Durham Leaders Tap New Ideas for Providing Water
Posted December 6, 2007
Durham, N.C. — With about seven weeks of drinking water left in Durham's two primary reservoirs, City Council members met Thursday to discuss options to keep water flowing to local residents.
Lake Michie is down 17 feet from normal levels, while the Little River Reservoir is 27 feet below full.
"More and more people are becoming alarmed," Councilman Howard Clement said.
The meeting came the same day as a report that shows North Carolina's statewide drought continues to deepen.
Seventy-one of North Carolina's 100 counties are experiencing exceptional drought conditions, the worst of five categories monitored by the state Drought Management Advisory Council. A week ago, 62 counties were in the exceptional drought category.
Fourteen counties are in now in extreme drought, and 15 counties – they are primarily in the eastern end of the state – are experiencing severe conditions.
WRAL Chief Meteorologist Greg Fishel said no significant rainfall is in the forecast for the next week.
An abandoned quarry off Denfield Street is Durham's first strategy to forestall drastic measures like water rationing. The Teer Quarry holds an estimated 520 million gallons, which would last the city about 25 days, officials said.
"We're renting pumps to get the water out of there," said Don Greeley, deputy director of Durham's water management department.
City crews will place an emergency tap into the quarry in two weeks.
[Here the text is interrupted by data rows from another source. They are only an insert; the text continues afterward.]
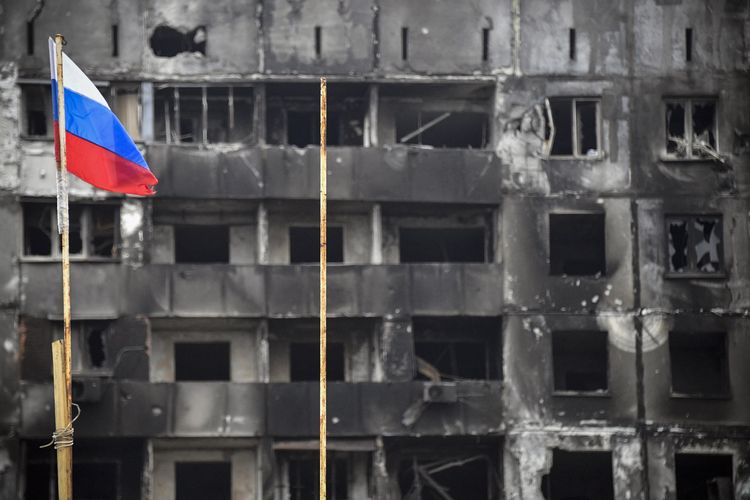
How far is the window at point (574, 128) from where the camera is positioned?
84.4 ft

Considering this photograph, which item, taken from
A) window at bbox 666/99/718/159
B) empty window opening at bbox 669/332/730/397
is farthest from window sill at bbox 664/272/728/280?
window at bbox 666/99/718/159

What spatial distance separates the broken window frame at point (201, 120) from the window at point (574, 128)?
7627mm

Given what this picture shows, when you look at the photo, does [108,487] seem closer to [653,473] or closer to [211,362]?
[211,362]

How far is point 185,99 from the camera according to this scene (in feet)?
86.2

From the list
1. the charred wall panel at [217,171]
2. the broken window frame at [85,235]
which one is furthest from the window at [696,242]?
the broken window frame at [85,235]

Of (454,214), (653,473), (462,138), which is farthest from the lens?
(462,138)

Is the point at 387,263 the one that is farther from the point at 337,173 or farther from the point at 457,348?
the point at 457,348

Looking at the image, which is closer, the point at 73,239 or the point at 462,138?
the point at 73,239

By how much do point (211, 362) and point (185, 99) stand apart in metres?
6.79

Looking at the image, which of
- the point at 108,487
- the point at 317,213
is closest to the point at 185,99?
the point at 317,213

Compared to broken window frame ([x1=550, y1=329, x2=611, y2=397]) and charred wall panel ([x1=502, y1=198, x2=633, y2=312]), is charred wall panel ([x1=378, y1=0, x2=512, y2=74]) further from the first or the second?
broken window frame ([x1=550, y1=329, x2=611, y2=397])

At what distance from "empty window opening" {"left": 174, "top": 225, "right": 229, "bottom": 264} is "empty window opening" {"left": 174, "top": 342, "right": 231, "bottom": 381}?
2.31 metres

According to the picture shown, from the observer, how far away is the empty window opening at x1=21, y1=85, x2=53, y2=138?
25266mm

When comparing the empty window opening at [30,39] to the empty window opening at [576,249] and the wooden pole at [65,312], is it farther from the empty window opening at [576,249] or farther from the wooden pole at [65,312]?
the empty window opening at [576,249]
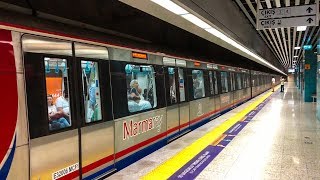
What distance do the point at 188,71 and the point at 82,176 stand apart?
522 cm

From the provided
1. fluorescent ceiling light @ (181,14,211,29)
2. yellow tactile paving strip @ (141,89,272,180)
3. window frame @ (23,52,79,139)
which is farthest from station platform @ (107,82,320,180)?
fluorescent ceiling light @ (181,14,211,29)

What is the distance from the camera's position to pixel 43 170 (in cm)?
338

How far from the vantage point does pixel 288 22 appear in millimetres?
7555

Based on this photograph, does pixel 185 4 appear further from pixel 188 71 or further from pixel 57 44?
pixel 188 71

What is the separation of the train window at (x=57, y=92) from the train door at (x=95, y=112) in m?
0.26

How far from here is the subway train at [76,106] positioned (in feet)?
10.1

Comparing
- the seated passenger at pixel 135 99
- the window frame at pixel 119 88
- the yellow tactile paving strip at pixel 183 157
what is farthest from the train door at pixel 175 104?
the window frame at pixel 119 88

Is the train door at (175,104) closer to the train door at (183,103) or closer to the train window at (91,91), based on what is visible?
the train door at (183,103)

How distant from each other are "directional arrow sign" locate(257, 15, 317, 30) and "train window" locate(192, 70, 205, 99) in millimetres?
2369

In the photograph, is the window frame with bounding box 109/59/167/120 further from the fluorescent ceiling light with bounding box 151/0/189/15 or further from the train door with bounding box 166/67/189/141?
the train door with bounding box 166/67/189/141

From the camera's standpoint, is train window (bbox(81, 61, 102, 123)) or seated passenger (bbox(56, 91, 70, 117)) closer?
seated passenger (bbox(56, 91, 70, 117))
A pipeline that carries water from Lake Michie to Durham's water treatment plant runs near the quarry, and officials said they would to pump water from the quarry into that line.
Renting the needed equipment to tap the quarry will cost the city about $25,000 a month.
In January, the city plans to double its daily draw from Jordan Lake, to about 3.6 million gallons a day.
As a last resort, city officials are looking at digging deep into Lake Michie and the Little River Reservoir.
"We know that's going to end up being 'Grade B' water, so to speak," Councilman Eugene Brown said.
The extra sources would combine to add more than 80 days to Durham's water supply, and City Council members said the cost will be worth it to keep providing water to residents and businesses.
One of Durham's long-term solutions would be a $100 million project to increase the capacity of Lake Michie.
City Manager Patrick Baker said the council would explore options at a January retreat to help pay for such long-term projects. Those options include tiered water rates based on usage, a water surcharge and increasing the base water charge from $1.95 per 1,000 gallons used indoors.